Source extract:
◇ ◇ ◇ ◇ ◇ ◇ ◇

By Kathryn Ingerslew
CIMMYT Research Station, Mexico – Sukhwinder Singh has had a wide array of experiences in his research career, yet he chose to commit his talents to CIMMYT, the International Maize and Wheat Improvement Center, like many others at the Borlaug 100. Singh is a wheat molecular geneticist and breeder. His emphasis on a wheat germplasm bank incorporates wild seed traits into commonly planted lines of wheat.
By introducing new genes into these varieties, Singh can create wheat that produces higher yield, is heat- and drought-stress tolerant, and uses nutrients efficiently. These new lines of wheat are on track to be available for production by 2016.
Singh came to CIMMYT through an indirect route, beginning his education at Punjab Agriculture University in India and graduating in 1990. Soon after, he became a Rockefeller Fellow at Kansas State University in Manhattan until 1994. Singh then became a career fellow at the International Rice Research Institute (IRRI) in the Philippines until 1998. He went back to Kansas State University to work for the United States Department of Agriculture (USDA) until 2010, when he found his home at CIMMYT.
Singh appreciates CIMMYT’s clear ethics and application of research, he said. Seeing the immediate outcome of his research and how it improves the lives of farmers is what motivates his work.

◇ ◇ ◇ ◇ ◇ ◇ ◇

Extracted data:
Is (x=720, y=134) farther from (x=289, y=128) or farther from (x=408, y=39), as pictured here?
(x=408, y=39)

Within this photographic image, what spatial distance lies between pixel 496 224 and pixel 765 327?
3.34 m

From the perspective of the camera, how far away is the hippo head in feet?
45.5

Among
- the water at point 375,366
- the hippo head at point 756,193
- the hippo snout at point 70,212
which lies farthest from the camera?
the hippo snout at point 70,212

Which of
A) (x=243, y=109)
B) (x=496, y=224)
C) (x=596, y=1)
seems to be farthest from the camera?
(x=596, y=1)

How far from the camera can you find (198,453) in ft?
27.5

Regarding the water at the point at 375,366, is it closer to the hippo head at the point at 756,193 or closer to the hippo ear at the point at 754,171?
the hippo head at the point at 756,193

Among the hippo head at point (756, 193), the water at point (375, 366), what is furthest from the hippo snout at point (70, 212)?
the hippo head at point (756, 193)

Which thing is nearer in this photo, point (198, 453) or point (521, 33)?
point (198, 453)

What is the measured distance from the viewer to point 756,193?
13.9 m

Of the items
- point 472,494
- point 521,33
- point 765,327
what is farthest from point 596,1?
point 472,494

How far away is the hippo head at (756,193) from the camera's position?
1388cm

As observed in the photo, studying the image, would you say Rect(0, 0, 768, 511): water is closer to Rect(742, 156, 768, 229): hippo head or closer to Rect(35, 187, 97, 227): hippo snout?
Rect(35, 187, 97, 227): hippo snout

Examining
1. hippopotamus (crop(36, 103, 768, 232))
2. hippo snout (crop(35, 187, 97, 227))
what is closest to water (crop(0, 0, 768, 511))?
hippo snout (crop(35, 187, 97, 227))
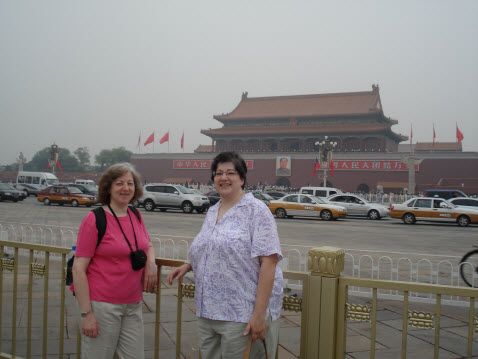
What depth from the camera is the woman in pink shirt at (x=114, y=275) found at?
210 centimetres

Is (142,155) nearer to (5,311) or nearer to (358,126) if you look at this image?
(358,126)

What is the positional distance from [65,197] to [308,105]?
2449 cm

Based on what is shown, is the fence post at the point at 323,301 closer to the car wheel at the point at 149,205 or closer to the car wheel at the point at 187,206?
the car wheel at the point at 187,206

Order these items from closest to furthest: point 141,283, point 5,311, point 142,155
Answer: point 141,283 → point 5,311 → point 142,155

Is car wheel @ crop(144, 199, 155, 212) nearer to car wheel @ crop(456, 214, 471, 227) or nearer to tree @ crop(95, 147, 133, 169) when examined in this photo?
car wheel @ crop(456, 214, 471, 227)

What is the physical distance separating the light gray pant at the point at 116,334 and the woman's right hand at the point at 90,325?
36mm

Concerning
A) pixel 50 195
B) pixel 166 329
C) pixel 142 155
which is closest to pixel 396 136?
pixel 142 155

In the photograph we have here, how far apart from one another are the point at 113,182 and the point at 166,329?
6.82 feet

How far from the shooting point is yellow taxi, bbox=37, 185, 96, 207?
21.3 meters

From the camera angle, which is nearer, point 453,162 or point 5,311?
point 5,311

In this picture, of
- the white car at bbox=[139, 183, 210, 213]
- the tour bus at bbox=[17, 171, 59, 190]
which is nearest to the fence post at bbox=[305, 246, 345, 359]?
the white car at bbox=[139, 183, 210, 213]

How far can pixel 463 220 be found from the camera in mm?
15375

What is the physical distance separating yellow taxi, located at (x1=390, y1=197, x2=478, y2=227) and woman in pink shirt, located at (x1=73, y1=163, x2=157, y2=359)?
605 inches

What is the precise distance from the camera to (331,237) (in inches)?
432
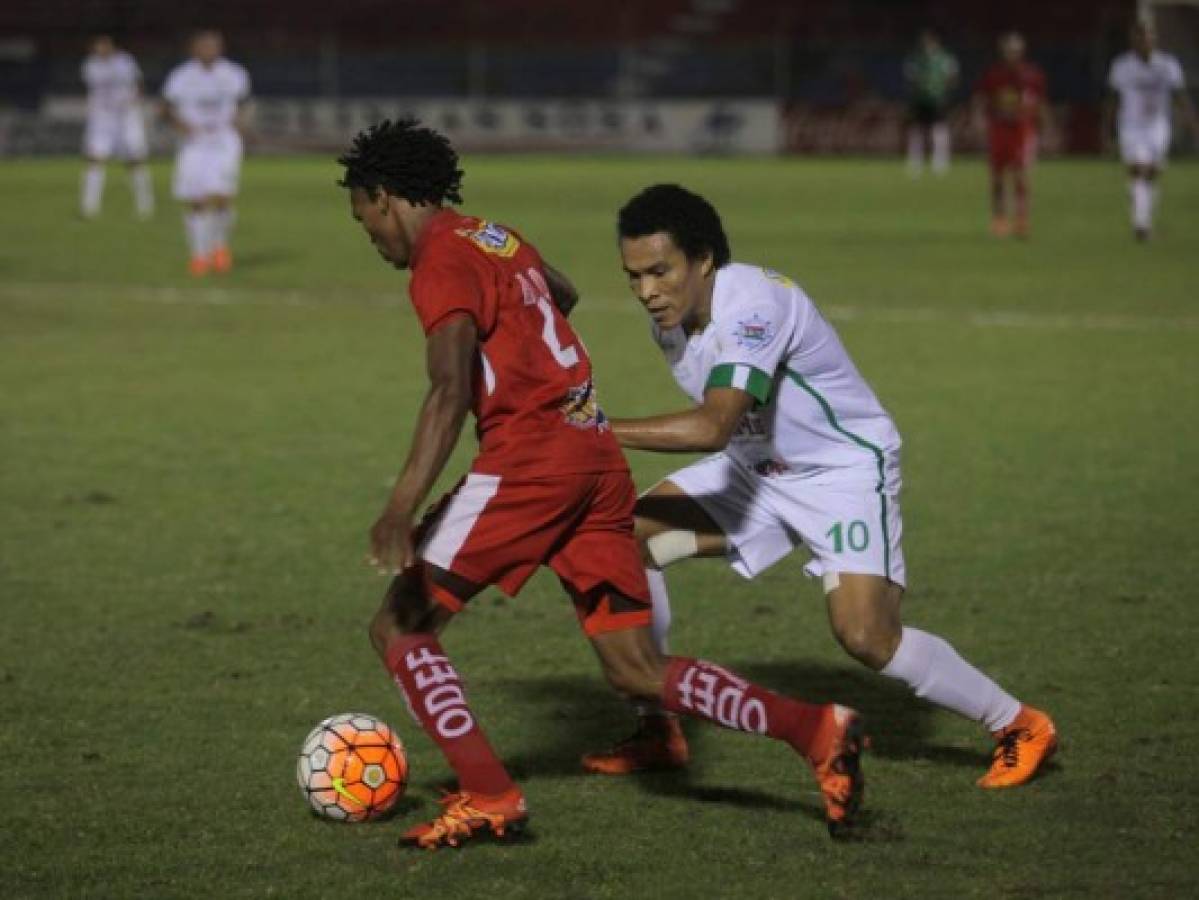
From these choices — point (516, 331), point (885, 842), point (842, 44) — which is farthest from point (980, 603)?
point (842, 44)

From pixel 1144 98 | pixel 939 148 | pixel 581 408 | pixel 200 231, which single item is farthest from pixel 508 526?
pixel 939 148

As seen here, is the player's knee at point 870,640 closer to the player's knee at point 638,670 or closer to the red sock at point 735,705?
the red sock at point 735,705

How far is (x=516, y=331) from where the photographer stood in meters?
5.65

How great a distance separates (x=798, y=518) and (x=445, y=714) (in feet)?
4.35

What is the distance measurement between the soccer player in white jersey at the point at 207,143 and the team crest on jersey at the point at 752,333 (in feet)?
56.7

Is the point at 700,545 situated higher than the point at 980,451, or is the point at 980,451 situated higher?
the point at 700,545

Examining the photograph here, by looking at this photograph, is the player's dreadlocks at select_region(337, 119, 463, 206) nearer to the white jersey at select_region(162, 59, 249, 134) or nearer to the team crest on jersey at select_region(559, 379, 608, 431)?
the team crest on jersey at select_region(559, 379, 608, 431)

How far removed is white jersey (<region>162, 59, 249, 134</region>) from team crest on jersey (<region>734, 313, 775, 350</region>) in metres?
18.3

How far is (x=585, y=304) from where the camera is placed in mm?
19594

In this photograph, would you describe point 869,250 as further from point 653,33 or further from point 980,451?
point 653,33

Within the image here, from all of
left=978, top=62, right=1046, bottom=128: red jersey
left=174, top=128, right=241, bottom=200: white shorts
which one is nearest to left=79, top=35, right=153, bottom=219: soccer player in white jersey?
left=174, top=128, right=241, bottom=200: white shorts

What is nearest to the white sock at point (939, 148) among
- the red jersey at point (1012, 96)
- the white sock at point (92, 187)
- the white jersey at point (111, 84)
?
the red jersey at point (1012, 96)

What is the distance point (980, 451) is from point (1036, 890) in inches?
283

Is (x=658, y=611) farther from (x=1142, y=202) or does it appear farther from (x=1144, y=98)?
(x=1144, y=98)
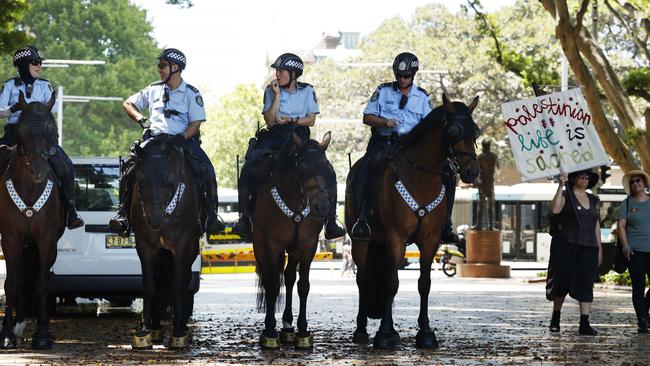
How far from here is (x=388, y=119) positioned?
1505cm

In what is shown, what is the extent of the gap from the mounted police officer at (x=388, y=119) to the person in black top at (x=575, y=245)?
107 inches

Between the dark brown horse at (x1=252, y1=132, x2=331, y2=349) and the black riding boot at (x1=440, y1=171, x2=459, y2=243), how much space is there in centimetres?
134

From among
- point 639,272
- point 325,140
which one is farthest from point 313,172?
point 639,272

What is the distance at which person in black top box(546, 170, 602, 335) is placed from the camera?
17266mm

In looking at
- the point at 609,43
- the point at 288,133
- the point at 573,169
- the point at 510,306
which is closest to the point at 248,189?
the point at 288,133

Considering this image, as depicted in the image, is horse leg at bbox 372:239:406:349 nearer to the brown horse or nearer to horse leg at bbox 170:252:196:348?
horse leg at bbox 170:252:196:348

◇ ◇ ◇ ◇ ◇ ◇ ◇

Work instruction:
Rewrite the passage of the Sukhwinder Singh profile between "Singh came to" and "motivates his work.", inclusive, swapping "Kansas State University" for "KSU".

Reply to the task:
Singh came to CIMMYT through an indirect route, beginning his education at Punjab Agriculture University in India and graduating in 1990. Soon after, he became a Rockefeller Fellow at KSU in Manhattan until 1994. Singh then became a career fellow at the International Rice Research Institute (IRRI) in the Philippines until 1998. He went back to KSU to work for the United States Department of Agriculture (USDA) until 2010, when he found his home at CIMMYT.
Singh appreciates CIMMYT’s clear ethics and application of research, he said. Seeing the immediate outcome of his research and how it improves the lives of farmers is what motivates his work.